The key premise of
rational choice theory
is that people don’t randomly select products off the shelf. Rather, they use a logical decision-making process that takes into account the costs and benefits of various options, weighing the options against each other.
How is cost benefit analysis used to make rational decisions?
A cost-benefit analysis is a systematic process that businesses use to analyze which decisions to make and which to forgo. The cost benefit analyst
sums the potential rewards expected from a situation or action and then subtracts the total costs associated with taking that action
.
What makes a decision rational?
Rational decision making is
a multi-step process for making choices between alternatives
. The process of rational decision making favors logic, objectivity, and analysis over subjectivity and insight. The word “rational” in this context does not mean sane or clear-headed as it does in the colloquial sense.
How are decisions made using costs and benefits?
Cost-benefit analysis is a relatively straightforward tool for deciding whether to pursue a project. To use the tool,
first list all the anticipated costs associated with the project, and then estimate the benefits that you’ll receive from it
. … You can carry out an analysis using only financial costs and benefits.
What should always be considered when making rational decisions?
The rational choice will satisfy
conditions of logical consistency and deductive completeness
. Decision making will be objective, unbiased and based on facts. Information is gathered for analysis during the decision making process.

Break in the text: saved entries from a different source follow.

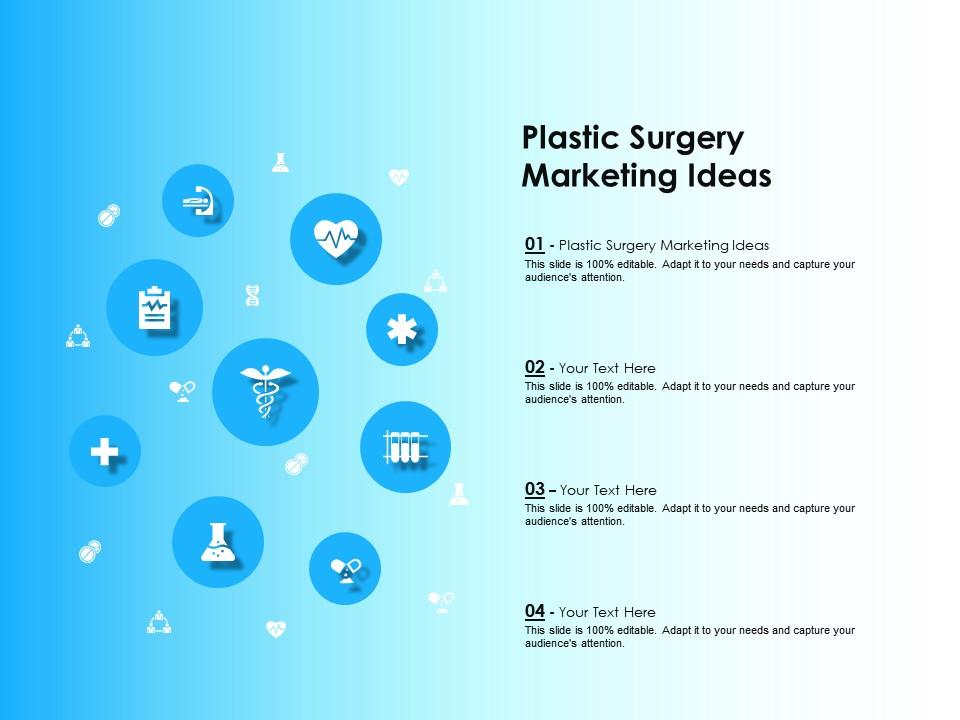 Plastic Surgery Marketing Ideas

01 - Plastic Surgery Marketing Ideas
This slide is 100% editable. Adapt it to your needs and capture your audience's attention.

02 - Your Text Here
This slide is 100% editable. Adapt it to your needs and capture your audience's attention.

03 – Your Text Here
This slide is 100% editable. Adapt it to your needs and capture your audience's attention.

04 - Your Text Here
This slide is 100% editable. Adapt it to your needs and capture your audience's attention.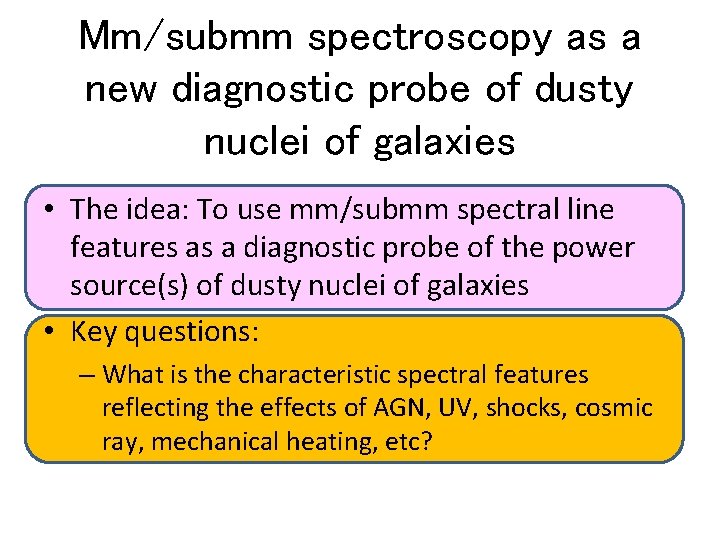 Mm/submm spectroscopy as a new diagnostic probe of dusty nuclei of galaxies

• The idea: To use mm/submm spectral line features as a diagnostic probe of the power source(s) of dusty nuclei of galaxies

• Key questions:
– What is the characteristic spectral features reflecting the effects of AGN, UV, shocks, cosmic ray, mechanical heating, etc?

Future consequences are considered for each decision alternative.
What are the 5 steps of cost benefit analysis?
- Step 1: Specify the set of options. …
- Step 2: Decide whose costs and benefits count. …
- Step 3: Identify the impacts and select measurement indicators. …
- Step 4: Predict the impacts over the life of the proposed regulation. …
- Step 5: Monetise (place dollar values on) impacts.
What is the relationship of opportunity cost in decision making?
“Opportunity cost is
the cost of a foregone alternative
. If you chose one alternative over another, then the cost of choosing that alternative is an opportunity cost. Opportunity cost is the benefits you lose by choosing one alternative over another one.”
What is an example of rational decision making?
The idea that individuals will always make rational, cautious and logical decisions is known as the rational choice theory. An example of a rational choice would be
an investor choosing one stock over another because they believe it offers a higher return
.
What are the 7 steps in decision making?
- Step 1: Identify the decision. You realize that you need to make a decision. …
- Step 2: Gather relevant information. …
- Step 3: Identify the alternatives. …
- Step 4: Weigh the evidence. …
- Step 5: Choose among alternatives. …
- Step 6: Take action. …
- Step 7: Review your decision & its consequences.
Bounded rationality is a human decision-making process in which we attempt to satisfice, rather than optimize. In other words,
we seek a decision that will be good enough, rather than the best possible decision
.
Why is it difficult to quantify the economic cost of a decision?
The cost of time is very difficult to quantify
. … However, that is a poor approximation, because it fails to account for the the opportunity cost of what they could be doing that would be more productive.
Why is it important to account for economic costs in economic decision-making?
Calculating economic cost is very important in making
efficient economic decisions
. … Analyzing your choices in the context of economic cost helps you decide which economic activities you will decide to pursue and which you will not.
What role does opportunity cost play in decision-making?
In business, opportunity costs play a
major role
in decision-making. If you decide to purchase a new piece of equipment, your opportunity cost is the money spent elsewhere. Companies must take both explicit and implicit costs into account when making rational business decisions.
Which of the following is the first step in rational decision making?
Identifying a few possible courses of action
is the first step involved in the rational decision making process. The bounded rationality framework contends that individuals make decisions under conditions of certainty. Intuitive decision making often emerges from subconscious activity.
What are the eight steps in the decision making process?
- Step 1: Identification of the purpose of the decision.
- Step 2: Information gathering.
- Step 3: Principles for judging the alternatives.
- Step 4: Brainstorm and analyse the different choices.
- Step 5: Evaluation of alternatives.
- Step 6: Select the best alternative.
- Step 7: Execute the decision.
What are the advantages of rational decision making?
Advantages. The rational approach to decisions is based on scientifically obtained data that
allow informed decision-making
, reducing the chances of errors, distortions, assumptions, guesswork, subjectivity, and all major causes for poor or inequitable judgments.